Name the sin, and words are involved either through thoughts of the mind or verbally through the tongue. And the source of a fiery tongue is hell. Satan himself is the igniter of a fiery tongue. A believer’s tongue is never to speak forth the fiery flames of hell’s destructive words.

READ vv. 7-12. The tongue is the only creature that cannot be tamed (v.7). Men have tamed every kind of creature there is: animals, birds, reptiles, and some creatures of the sea. The tongue cannot be completely tamed by any man (v.8). That is, fully and completely tamed. The verse says that no man can tame the tongue. But God can.

So, the point is this, no man is able to tame his own tongue, not fully, not completely, not adequately, not enough to please God. Only Christ can control a man’s tongue—control it so that it can be under enough control to please God.

James describes the tongue as being restless, full of deadly poison. It can bless God in one breath and curse men in the next, men who are made in the image of God. So, the tongue is inconsistent. It blesses God and curses men. Imagine! The very same tongue that blesses is the same tongue that curses.

How many sit in church on Sunday or at meals blessing God and then turn around on Monday and curse or use foul and off-colored language? It’s the same tongue that does both. It’s difficult to hold the tongue still, and when it speaks, it’s just as liable to speak some curse word as it is to speak some blessing.

It’s like the guy who got a phone call from God. All you hear is this side of the conversation. “Yes, Lord. Do I what? Do I ever use foul language? No, sir. Never! I only and always give you the praise. Never to I ever utter a single foul word or use Your Name in vain.”

“Say, what? What did I say when I slammed my finger in the cabinet door? Well, ah, Lord. I don’t quite remember but I know I just didn’t feel like giving the praise at that moment.”

You see, it can slip up on anyone if we are not careful. So how can we control or learn to control our tongues? The tongue has to be controlled by believers with the grace and mercy of God—with God’s help.

James says, “Brother—all who are brothers of James—brothers in the Lord—this should not be.” It’s not fitting or right for a believer’s tongue to be untamed. Because, when you think about it, it is totally inconsistent for a believer’s tongue to be untamed. A believer is just like a fountain, a fountain for God.

It’s contrary to the nature of believers to have an untamed tongue. A believer is just like a fig tree. Does the fig tree bear olives? Or a vine, figs? No fountain yields both salt and fresh water. No good tongue yields both words of blessing and words of cursing. Only an evil tongue, speaking from an evil heart could do this.

I guess a lot of our church members, most of whom I have baptized as they professed Christ as their Savior, must forget that I, too, am on FACEBOOK. Either they forget or just don’t care. Some of the language I see posted in their comments just plain embarrasses me. I have commented on some but it hasn’t made a difference.

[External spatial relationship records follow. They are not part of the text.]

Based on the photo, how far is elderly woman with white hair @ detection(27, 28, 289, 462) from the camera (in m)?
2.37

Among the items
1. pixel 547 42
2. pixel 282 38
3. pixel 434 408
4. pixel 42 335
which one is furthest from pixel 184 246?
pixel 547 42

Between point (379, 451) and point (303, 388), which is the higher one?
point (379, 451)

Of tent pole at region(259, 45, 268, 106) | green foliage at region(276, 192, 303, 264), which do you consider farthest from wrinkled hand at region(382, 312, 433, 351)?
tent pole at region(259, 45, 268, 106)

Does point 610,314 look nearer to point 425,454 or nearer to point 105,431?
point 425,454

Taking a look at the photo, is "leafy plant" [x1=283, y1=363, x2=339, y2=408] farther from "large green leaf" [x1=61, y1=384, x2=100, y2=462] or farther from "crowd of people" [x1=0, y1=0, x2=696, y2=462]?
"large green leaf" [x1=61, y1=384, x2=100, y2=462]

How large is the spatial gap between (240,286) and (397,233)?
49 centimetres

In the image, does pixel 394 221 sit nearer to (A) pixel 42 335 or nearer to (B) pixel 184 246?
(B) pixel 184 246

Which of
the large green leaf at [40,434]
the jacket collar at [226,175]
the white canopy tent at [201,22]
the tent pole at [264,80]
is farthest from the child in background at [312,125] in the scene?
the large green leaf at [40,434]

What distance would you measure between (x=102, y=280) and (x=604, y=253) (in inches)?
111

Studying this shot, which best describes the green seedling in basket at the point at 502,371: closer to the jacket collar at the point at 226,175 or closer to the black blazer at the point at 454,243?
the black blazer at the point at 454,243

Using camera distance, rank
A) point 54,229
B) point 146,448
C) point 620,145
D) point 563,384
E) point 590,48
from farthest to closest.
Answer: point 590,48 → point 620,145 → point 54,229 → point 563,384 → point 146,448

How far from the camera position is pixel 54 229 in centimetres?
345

Some have gotten so bad that I have finally unfriended them so I don’t see all the vulgarity and foul language they use—using God’s name in vain. Do they know better. Yes, they do. Many have been trained up as a child or youth in this church. So, yes, they know better.

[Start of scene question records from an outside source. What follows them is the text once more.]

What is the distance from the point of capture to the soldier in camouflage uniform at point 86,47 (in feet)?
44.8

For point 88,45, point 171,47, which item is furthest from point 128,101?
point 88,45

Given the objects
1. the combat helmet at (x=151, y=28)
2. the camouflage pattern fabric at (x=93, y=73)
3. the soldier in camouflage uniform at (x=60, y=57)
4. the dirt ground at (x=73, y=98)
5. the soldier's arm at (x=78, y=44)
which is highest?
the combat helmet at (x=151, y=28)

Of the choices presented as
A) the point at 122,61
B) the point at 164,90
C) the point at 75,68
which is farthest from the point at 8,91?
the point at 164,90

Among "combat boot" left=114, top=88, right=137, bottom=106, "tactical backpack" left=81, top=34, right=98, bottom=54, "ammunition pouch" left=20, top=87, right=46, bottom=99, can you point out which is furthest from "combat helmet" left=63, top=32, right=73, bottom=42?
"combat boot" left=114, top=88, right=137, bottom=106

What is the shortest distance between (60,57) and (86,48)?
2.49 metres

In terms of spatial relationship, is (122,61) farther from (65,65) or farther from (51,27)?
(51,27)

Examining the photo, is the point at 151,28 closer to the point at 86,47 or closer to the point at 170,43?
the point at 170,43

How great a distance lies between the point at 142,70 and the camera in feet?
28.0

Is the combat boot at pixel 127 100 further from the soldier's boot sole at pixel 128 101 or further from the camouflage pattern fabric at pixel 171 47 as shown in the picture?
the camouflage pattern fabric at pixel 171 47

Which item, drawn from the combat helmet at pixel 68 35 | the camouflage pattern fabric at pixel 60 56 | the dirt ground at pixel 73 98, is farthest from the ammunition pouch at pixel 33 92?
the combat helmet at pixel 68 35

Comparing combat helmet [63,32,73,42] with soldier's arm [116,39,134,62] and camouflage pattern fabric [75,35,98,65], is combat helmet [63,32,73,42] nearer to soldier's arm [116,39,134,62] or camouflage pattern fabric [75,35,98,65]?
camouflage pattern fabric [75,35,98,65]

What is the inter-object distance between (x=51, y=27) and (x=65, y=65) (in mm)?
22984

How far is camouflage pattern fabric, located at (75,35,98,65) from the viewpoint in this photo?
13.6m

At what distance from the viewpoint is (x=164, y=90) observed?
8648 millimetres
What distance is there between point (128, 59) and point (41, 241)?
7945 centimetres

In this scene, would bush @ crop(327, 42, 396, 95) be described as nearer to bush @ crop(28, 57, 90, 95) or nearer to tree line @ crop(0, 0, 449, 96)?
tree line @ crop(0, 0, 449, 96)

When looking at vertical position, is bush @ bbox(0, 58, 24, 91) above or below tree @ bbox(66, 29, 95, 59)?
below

What’s the solution to using foul language? If you are one that slips every now and then and blurts out something tainted, what can you do to correct it? It must come from God’s conviction of one’s heart. Some have been cussing so long that they don’t even realize the foul words they use in conversation. So, you pray that God will convict you of it. And start substituting more pleasant, less harmful, less graphic words in place of what you are used to using.

I had an uncle, my mom’s brother, Uncle Charlie. I never heard him say a curse word. He had other words. And you knew by those words that he was angry.

“Dad burn it!” he would say. “What in the Sam hill do you think you’re doing?”

Things like that. But he was a man of God. He still expressed his anger, but only in terms that didn’t degrade our Lord.

And we can do the same. If any of this pertains to you, ask God for help. Ask Him to cleanse your heart so that when you heart shows through, it won’t be offensive to our Lord. And remember, Jesus said, “The words you say will either acquit you or condemn you.”